Accelerating Discrete Facility Layout Optimization: A Hybrid CDCL and CP-SAT Architecture
Joshua Gibson, Kapil Dhakal
TL;DR
This paper introduces a hybrid approach combining CDCL and CP-SAT to improve the efficiency of discrete facility layout optimization, especially in feasibility detection and accelerated optimization.
Contribution
It systematically compares CDCL, CP-SAT, and MILP, and develops a hybrid architecture that leverages CDCL's strengths to enhance optimization speed.
Findings
CDCL excels in feasibility detection, solving highly constrained instances faster.
The hybrid approach accelerates exact optimization by combining CDCL's rapid feasibility hints with CP-SAT.
Experimental results show significant speedups over traditional methods.
Abstract
Discrete facility layout design involves placing physical entities to minimize handling costs while adhering to strict safety and spatial constraints.
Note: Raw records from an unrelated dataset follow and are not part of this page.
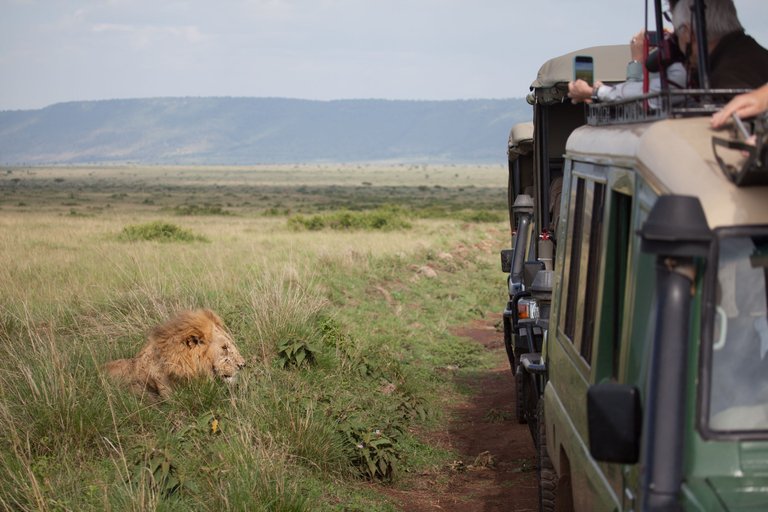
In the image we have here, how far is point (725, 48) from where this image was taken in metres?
3.58

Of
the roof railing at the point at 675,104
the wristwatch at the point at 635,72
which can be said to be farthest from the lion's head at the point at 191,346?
the roof railing at the point at 675,104

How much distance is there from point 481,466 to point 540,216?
2112 millimetres

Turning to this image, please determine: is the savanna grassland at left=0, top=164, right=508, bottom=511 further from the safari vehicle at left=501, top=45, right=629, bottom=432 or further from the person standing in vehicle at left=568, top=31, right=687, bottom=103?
the person standing in vehicle at left=568, top=31, right=687, bottom=103

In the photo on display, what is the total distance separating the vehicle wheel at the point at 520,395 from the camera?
24.3 feet

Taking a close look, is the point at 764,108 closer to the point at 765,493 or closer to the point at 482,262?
the point at 765,493

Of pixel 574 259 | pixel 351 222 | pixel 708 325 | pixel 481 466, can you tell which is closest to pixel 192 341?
pixel 481 466

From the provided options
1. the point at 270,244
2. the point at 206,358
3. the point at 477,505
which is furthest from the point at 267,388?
the point at 270,244

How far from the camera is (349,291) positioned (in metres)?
15.1

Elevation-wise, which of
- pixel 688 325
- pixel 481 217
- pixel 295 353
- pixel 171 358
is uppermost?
pixel 688 325

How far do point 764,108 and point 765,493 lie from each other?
94 cm

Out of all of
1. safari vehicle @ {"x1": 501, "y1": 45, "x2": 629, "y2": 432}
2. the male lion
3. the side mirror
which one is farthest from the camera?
the male lion

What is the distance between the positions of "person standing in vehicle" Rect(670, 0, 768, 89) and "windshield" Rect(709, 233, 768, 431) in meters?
1.14

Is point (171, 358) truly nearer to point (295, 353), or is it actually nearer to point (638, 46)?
point (295, 353)

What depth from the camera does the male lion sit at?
23.0 feet
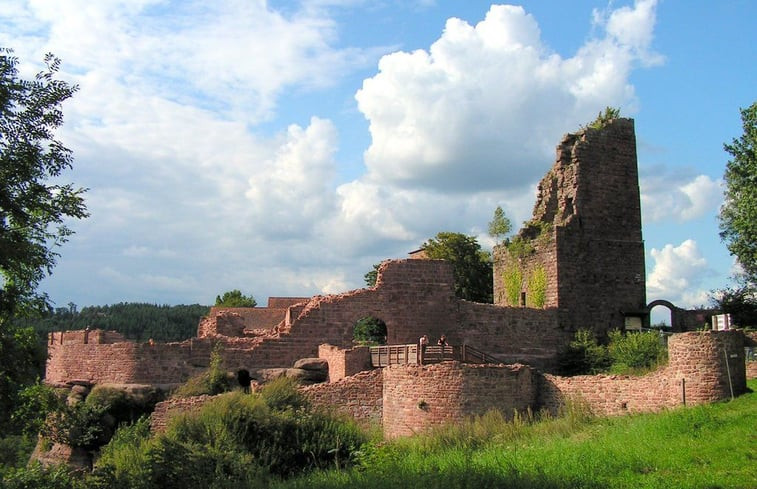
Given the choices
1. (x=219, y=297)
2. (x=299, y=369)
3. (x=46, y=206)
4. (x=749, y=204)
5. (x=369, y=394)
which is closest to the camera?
(x=46, y=206)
This combinatorial problem is typically addressed using Mixed Integer Linear Programming (MILP) or Constraint Programming (CP), though these methods often face scalability challenges as constraint density increases. This study systematically evaluates the potential of Conflict-Driven Clause Learning (CDCL) with VSIDS heuristics as an alternative computational engine for discrete layout problems. Using a unified benchmarking harness, we conducted a controlled comparison of CDCL, CP-SAT, and MILP across varying grid sizes and constraint densities. Experimental results reveal a distinct performance dichotomy: while CDCL struggles with optimization objectives due to cost-blind branching, it demonstrates unrivaled dominance in feasibility…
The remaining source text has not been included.